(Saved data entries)
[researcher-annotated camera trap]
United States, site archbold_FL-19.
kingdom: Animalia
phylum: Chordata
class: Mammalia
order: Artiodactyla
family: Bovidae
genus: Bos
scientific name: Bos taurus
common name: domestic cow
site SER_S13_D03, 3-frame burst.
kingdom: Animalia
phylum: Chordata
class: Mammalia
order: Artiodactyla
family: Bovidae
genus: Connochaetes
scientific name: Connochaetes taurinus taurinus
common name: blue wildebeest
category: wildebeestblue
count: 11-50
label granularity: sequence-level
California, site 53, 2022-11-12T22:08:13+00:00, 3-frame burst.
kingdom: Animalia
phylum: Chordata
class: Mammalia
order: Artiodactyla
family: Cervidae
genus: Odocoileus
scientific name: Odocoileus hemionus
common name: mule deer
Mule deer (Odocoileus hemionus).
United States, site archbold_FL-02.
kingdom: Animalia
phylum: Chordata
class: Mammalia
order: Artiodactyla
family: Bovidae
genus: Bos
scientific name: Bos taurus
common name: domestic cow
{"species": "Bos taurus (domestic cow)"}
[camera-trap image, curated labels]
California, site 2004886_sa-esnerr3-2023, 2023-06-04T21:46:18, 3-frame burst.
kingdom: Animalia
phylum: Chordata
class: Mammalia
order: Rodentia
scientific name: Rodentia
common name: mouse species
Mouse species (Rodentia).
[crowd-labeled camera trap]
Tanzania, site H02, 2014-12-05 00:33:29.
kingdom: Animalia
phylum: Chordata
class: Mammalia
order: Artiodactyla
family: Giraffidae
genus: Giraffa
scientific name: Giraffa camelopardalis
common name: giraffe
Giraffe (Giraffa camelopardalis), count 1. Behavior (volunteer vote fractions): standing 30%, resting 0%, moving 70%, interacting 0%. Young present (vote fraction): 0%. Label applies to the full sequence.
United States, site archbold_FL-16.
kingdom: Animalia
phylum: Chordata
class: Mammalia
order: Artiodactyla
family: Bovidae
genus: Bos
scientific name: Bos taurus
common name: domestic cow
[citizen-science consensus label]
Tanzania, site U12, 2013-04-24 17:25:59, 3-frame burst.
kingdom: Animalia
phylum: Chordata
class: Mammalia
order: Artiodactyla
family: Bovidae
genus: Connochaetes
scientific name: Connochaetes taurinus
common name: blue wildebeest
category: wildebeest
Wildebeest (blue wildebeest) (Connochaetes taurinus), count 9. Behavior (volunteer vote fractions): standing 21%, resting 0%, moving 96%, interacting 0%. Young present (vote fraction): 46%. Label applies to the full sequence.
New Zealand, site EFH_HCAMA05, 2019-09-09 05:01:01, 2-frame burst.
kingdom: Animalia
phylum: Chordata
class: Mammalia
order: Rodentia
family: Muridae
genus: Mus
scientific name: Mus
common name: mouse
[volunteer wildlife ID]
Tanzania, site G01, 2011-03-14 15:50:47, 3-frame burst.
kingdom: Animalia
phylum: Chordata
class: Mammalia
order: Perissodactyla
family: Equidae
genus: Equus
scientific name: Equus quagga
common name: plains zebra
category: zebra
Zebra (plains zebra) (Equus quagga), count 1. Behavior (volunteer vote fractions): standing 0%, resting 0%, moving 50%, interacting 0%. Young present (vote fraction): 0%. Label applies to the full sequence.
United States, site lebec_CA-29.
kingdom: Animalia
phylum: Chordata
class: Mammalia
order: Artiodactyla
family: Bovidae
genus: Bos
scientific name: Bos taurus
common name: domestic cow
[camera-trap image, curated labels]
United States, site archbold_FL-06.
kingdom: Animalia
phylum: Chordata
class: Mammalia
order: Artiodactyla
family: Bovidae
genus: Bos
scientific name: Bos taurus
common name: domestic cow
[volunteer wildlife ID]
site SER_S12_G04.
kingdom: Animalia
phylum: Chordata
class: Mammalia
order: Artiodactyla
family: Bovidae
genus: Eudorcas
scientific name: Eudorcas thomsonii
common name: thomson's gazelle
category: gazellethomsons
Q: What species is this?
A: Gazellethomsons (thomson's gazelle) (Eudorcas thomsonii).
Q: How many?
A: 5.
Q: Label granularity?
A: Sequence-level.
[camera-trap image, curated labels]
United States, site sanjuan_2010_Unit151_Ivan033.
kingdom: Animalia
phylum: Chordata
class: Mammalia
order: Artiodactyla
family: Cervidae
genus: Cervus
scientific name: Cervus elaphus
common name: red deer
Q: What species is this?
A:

• _Exercise directions_: All entries must be given again exactly.

• _Exercise result_:
[researcher-annotated camera trap]
United States, site archbold_FL-19.
kingdom: Animalia
phylum: Chordata
class: Mammalia
order: Artiodactyla
family: Bovidae
genus: Bos
scientific name: Bos taurus
common name: domestic cow
site SER_S13_D03, 3-frame burst.
kingdom: Animalia
phylum: Chordata
class: Mammalia
order: Artiodactyla
family: Bovidae
genus: Connochaetes
scientific name: Connochaetes taurinus taurinus
common name: blue wildebeest
category: wildebeestblue
count: 11-50
label granularity: sequence-level
California, site 53, 2022-11-12T22:08:13+00:00, 3-frame burst.
kingdom: Animalia
phylum: Chordata
class: Mammalia
order: Artiodactyla
family: Cervidae
genus: Odocoileus
scientific name: Odocoileus hemionus
common name: mule deer
Mule deer (Odocoileus hemionus).
United States, site archbold_FL-02.
kingdom: Animalia
phylum: Chordata
class: Mammalia
order: Artiodactyla
family: Bovidae
genus: Bos
scientific name: Bos taurus
common name: domestic cow
{"species": "Bos taurus (domestic cow)"}
[camera-trap image, curated labels]
California, site 2004886_sa-esnerr3-2023, 2023-06-04T21:46:18, 3-frame burst.
kingdom: Animalia
phylum: Chordata
class: Mammalia
order: Rodentia
scientific name: Rodentia
common name: mouse species
Mouse species (Rodentia).
[crowd-labeled camera trap]
Tanzania, site H02, 2014-12-05 00:33:29.
kingdom: Animalia
phylum: Chordata
class: Mammalia
order: Artiodactyla
family: Giraffidae
genus: Giraffa
scientific name: Giraffa camelopardalis
common name: giraffe
Giraffe (Giraffa camelopardalis), count 1. Behavior (volunteer vote fractions): standing 30%, resting 0%, moving 70%, interacting 0%. Young present (vote fraction): 0%. Label applies to the full sequence.
United States, site archbold_FL-16.
kingdom: Animalia
phylum: Chordata
class: Mammalia
order: Artiodactyla
family: Bovidae
genus: Bos
scientific name: Bos taurus
common name: domestic cow
[citizen-science consensus label]
Tanzania, site U12, 2013-04-24 17:25:59, 3-frame burst.
kingdom: Animalia
phylum: Chordata
class: Mammalia
order: Artiodactyla
family: Bovidae
genus: Connochaetes
scientific name: Connochaetes taurinus
common name: blue wildebeest
category: wildebeest
Wildebeest (blue wildebeest) (Connochaetes taurinus), count 9. Behavior (volunteer vote fractions): standing 21%, resting 0%, moving 96%, interacting 0%. Young present (vote fraction): 46%. Label applies to the full sequence.
New Zealand, site EFH_HCAMA05, 2019-09-09 05:01:01, 2-frame burst.
kingdom: Animalia
phylum: Chordata
class: Mammalia
order: Rodentia
family: Muridae
genus: Mus
scientific name: Mus
common name: mouse
[volunteer wildlife ID]
Tanzania, site G01, 2011-03-14 15:50:47, 3-frame burst.
kingdom: Animalia
phylum: Chordata
class: Mammalia
order: Perissodactyla
family: Equidae
genus: Equus
scientific name: Equus quagga
common name: plains zebra
category: zebra
Zebra (plains zebra) (Equus quagga), count 1. Behavior (volunteer vote fractions): standing 0%, resting 0%, moving 50%, interacting 0%. Young present (vote fraction): 0%. Label applies to the full sequence.
United States, site lebec_CA-29.
kingdom: Animalia
phylum: Chordata
class: Mammalia
order: Artiodactyla
family: Bovidae
genus: Bos
scientific name: Bos taurus
common name: domestic cow
[camera-trap image, curated labels]
United States, site archbold_FL-06.
kingdom: Animalia
phylum: Chordata
class: Mammalia
order: Artiodactyla
family: Bovidae
genus: Bos
scientific name: Bos taurus
common name: domestic cow
[volunteer wildlife ID]
site SER_S12_G04.
kingdom: Animalia
phylum: Chordata
class: Mammalia
order: Artiodactyla
family: Bovidae
genus: Eudorcas
scientific name: Eudorcas thomsonii
common name: thomson's gazelle
category: gazellethomsons
Q: What species is this?
A: Gazellethomsons (thomson's gazelle) (Eudorcas thomsonii).
Q: How many?
A: 5.
Q: Label granularity?
A: Sequence-level.
[camera-trap image, curated labels]
United States, site sanjuan_2010_Unit151_Ivan033.
kingdom: Animalia
phylum: Chordata
class: Mammalia
order: Artiodactyla
family: Cervidae
genus: Cervus
scientific name: Cervus elaphus
common name: red deer
Q: What species is this?
A:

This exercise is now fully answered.